# SOURCE PASSAGE
—————

# It's Gone!



## lickcreek (Apr 7, 2006)

Yes, 3 big black trash bags and 1 white kitchen bag of clutter and trash are now GONE from my kitchen! DH hauled them in this morning on our way to work and helped me get them in the dumpster. One was pretty heavy! He asked what the heck was in that one, and I said, "I don't remember, but it's all trash. I cleaned out the kitchen cupboards!" He's alway afraid I'm getting rid of one of his "treasures"! 

DD also agreed to haul off the 5 boxes of donations tomorrow on her way through town to my mom's house. I've had 3 boxes in the upstairs hallway for, well, we won't say how long , but she mentioned those too, as she has since added to the pile. So they might go, too! :happy: Really depends on how much she can fit in her little car.

I know there are a LOT more bags and boxes in my very near future, this is just the tip of the iceberg. But it feels so good to have these out of my kitchen and mudroom, so I can start fresh again! Now I'm really looking forward to the weekend! :dance:


----------



## Ninn (Oct 28, 2006)

—————

# RECORDS
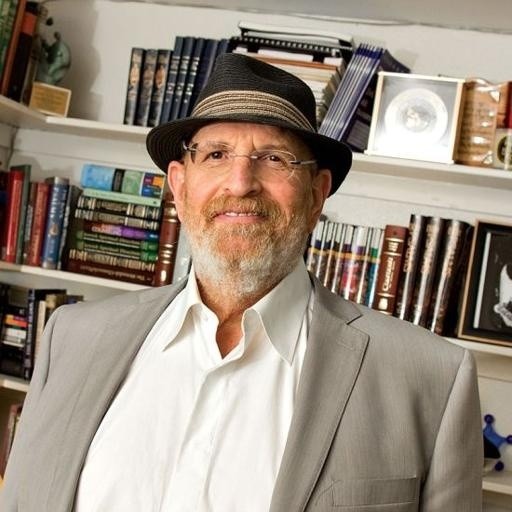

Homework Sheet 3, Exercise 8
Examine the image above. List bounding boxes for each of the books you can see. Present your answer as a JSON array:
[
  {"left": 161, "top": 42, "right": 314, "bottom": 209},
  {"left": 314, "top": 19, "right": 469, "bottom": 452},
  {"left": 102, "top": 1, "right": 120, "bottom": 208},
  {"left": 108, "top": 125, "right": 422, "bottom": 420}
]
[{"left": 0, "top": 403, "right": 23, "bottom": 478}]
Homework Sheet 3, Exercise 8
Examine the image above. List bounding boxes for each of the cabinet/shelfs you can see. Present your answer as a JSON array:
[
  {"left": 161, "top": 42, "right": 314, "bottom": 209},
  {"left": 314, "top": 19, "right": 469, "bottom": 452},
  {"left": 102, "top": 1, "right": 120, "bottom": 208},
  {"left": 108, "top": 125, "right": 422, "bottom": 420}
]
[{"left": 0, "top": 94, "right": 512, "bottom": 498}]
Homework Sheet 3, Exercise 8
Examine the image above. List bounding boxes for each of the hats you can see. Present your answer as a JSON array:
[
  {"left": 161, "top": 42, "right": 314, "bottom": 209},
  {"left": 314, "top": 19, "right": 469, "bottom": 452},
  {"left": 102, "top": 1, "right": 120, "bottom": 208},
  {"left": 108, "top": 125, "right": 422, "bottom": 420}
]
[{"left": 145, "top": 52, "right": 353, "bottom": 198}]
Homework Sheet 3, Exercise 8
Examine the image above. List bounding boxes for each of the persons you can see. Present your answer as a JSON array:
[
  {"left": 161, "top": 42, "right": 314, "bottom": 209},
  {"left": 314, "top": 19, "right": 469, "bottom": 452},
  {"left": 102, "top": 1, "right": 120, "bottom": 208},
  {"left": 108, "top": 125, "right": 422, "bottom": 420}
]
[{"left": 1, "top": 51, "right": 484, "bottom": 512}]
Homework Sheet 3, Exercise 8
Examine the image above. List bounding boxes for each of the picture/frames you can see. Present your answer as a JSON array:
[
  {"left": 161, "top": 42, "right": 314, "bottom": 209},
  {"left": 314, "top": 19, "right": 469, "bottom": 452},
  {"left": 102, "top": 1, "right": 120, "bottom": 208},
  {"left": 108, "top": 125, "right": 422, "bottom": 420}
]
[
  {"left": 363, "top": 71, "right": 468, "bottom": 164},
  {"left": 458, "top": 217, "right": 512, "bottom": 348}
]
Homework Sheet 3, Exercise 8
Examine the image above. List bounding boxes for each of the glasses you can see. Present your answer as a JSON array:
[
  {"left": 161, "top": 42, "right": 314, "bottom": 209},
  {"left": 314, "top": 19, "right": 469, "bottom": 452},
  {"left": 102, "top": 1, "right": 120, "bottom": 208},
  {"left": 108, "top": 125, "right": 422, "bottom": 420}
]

—————

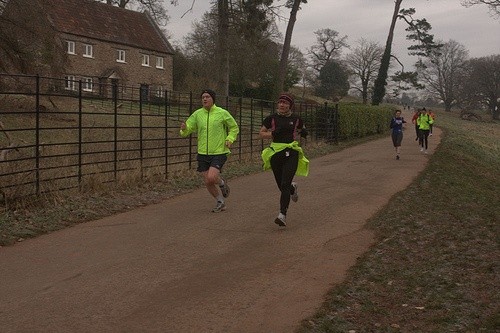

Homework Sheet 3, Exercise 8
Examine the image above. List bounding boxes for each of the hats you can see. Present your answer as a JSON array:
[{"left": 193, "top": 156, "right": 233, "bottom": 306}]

—————

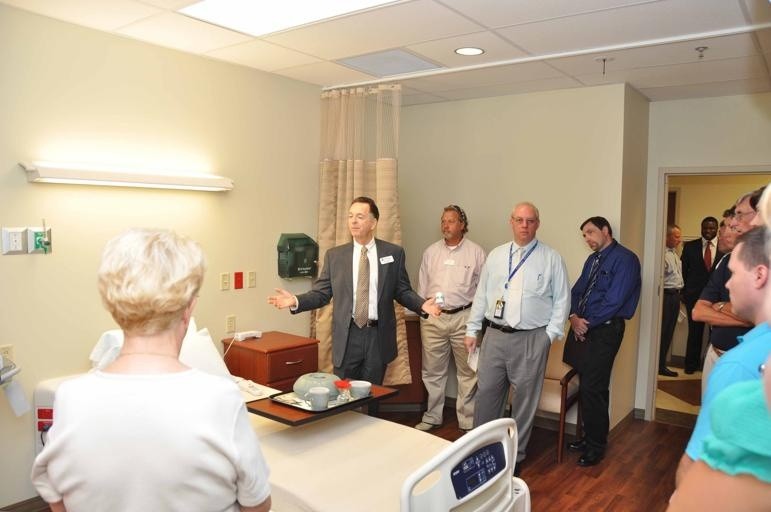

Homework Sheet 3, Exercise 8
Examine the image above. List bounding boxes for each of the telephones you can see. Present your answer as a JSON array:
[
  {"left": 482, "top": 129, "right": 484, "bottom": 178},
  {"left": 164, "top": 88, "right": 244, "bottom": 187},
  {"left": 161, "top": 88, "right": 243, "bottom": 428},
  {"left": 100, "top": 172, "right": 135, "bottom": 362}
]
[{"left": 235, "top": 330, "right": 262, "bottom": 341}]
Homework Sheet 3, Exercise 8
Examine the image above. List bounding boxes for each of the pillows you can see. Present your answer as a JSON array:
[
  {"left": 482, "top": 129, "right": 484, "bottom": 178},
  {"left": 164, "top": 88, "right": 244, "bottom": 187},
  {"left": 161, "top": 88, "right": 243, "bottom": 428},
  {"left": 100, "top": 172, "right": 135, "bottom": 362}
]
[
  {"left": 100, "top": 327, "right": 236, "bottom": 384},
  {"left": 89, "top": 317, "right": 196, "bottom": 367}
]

—————

# GOALS
A. In the decluttering thread, how many boxes of donations did DD agree to haul off?
B. Pick up the decluttering thread where it stops and keep it going.

# RESULTS OF THE EXERCISE
A. Five boxes.

B.
YAY!!!! Do that little happy dance !!! Doesn't it feel great to see all that stuff leave? I felt so much lighter after it was gone. Clutter really does carry physical weight to it. All those years and we never knew! Have fun ths weekend. You deserve it!


----------



## Cindy in NY (May 10, 2002)

I got to do a small happy dance too! I took three bags of clothes to Salvation Army. I threw out a travel liquor case that we had hoped to sell on ebay but we could not get rid of the mildew smell. EWW!! (I did keep the inside parts, just in case!) DH and I cleaned out a closet and I got rid of a pair of shoes that did not fit and an old pillow that I had made from two really old, smushed up pillows! Why do I keep things like that?!


----------



## lickcreek (Apr 7, 2006)

Cindy, I am finding so many of "why am I keeping this" items! I think sometimes I thought I was just being clever and making "old, useless" stuff "useful" again. I, too, have a very flat pillow that I had rolled up and covered with fabric from an old bathrobe. It's been falling apart for a long time. Why am I still hanging on to it? Sometimes it's because I think I may need it someday. But now I realize even if I did, I wouldn't be able to find it when I did! And some of it is because of who gave it to me. But now I think about it, and those people have no clue whether I use it or not, and odds are they don't even remember giving it to me in most instances! (I sure don't remember everything I've given everyone!) If I deem this the case, it is easier to get rid of it if I don't use it.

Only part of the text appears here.